Data in this exercise:
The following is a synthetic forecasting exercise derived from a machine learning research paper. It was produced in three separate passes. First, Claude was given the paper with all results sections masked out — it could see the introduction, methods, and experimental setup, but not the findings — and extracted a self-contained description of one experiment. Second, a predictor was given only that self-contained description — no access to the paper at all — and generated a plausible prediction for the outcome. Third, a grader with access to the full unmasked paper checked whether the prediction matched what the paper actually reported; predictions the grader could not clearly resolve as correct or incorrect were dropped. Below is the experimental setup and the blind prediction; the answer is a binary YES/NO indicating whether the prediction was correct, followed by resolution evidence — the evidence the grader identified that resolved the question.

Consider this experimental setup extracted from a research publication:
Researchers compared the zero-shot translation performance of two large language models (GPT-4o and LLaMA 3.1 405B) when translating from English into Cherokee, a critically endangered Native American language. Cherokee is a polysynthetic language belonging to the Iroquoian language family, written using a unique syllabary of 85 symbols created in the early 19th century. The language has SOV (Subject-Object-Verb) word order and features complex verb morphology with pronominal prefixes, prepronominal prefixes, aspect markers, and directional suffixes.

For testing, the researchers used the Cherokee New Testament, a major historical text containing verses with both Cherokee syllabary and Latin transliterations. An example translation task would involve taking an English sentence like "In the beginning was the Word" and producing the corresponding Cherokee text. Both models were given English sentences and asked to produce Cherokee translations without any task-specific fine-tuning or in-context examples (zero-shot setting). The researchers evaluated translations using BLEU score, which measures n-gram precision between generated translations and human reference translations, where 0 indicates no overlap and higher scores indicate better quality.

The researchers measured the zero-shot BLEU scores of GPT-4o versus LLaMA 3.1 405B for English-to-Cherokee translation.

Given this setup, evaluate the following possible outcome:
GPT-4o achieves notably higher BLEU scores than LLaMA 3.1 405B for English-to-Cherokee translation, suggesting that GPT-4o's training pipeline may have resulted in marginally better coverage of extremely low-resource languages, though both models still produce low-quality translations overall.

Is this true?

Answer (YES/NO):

The problem:
What you return should match every line above exactly.

Result of the task:
The following is a synthetic forecasting exercise derived from a machine learning research paper. It was produced in three separate passes. First, Claude was given the paper with all results sections masked out — it could see the introduction, methods, and experimental setup, but not the findings — and extracted a self-contained description of one experiment. Second, a predictor was given only that self-contained description — no access to the paper at all — and generated a plausible prediction for the outcome. Third, a grader with access to the full unmasked paper checked whether the prediction matched what the paper actually reported; predictions the grader could not clearly resolve as correct or incorrect were dropped. Below is the experimental setup and the blind prediction; the answer is a binary YES/NO indicating whether the prediction was correct, followed by resolution evidence — the evidence the grader identified that resolved the question.

Consider this experimental setup extracted from a research publication:
Researchers compared the zero-shot translation performance of two large language models (GPT-4o and LLaMA 3.1 405B) when translating from English into Cherokee, a critically endangered Native American language. Cherokee is a polysynthetic language belonging to the Iroquoian language family, written using a unique syllabary of 85 symbols created in the early 19th century. The language has SOV (Subject-Object-Verb) word order and features complex verb morphology with pronominal prefixes, prepronominal prefixes, aspect markers, and directional suffixes.

For testing, the researchers used the Cherokee New Testament, a major historical text containing verses with both Cherokee syllabary and Latin transliterations. An example translation task would involve taking an English sentence like "In the beginning was the Word" and producing the corresponding Cherokee text. Both models were given English sentences and asked to produce Cherokee translations without any task-specific fine-tuning or in-context examples (zero-shot setting). The researchers evaluated translations using BLEU score, which measures n-gram precision between generated translations and human reference translations, where 0 indicates no overlap and higher scores indicate better quality.

The researchers measured the zero-shot BLEU scores of GPT-4o versus LLaMA 3.1 405B for English-to-Cherokee translation.

Given this setup, evaluate the following possible outcome:
GPT-4o achieves notably higher BLEU scores than LLaMA 3.1 405B for English-to-Cherokee translation, suggesting that GPT-4o's training pipeline may have resulted in marginally better coverage of extremely low-resource languages, though both models still produce low-quality translations overall.

Is this true?

Answer (YES/NO):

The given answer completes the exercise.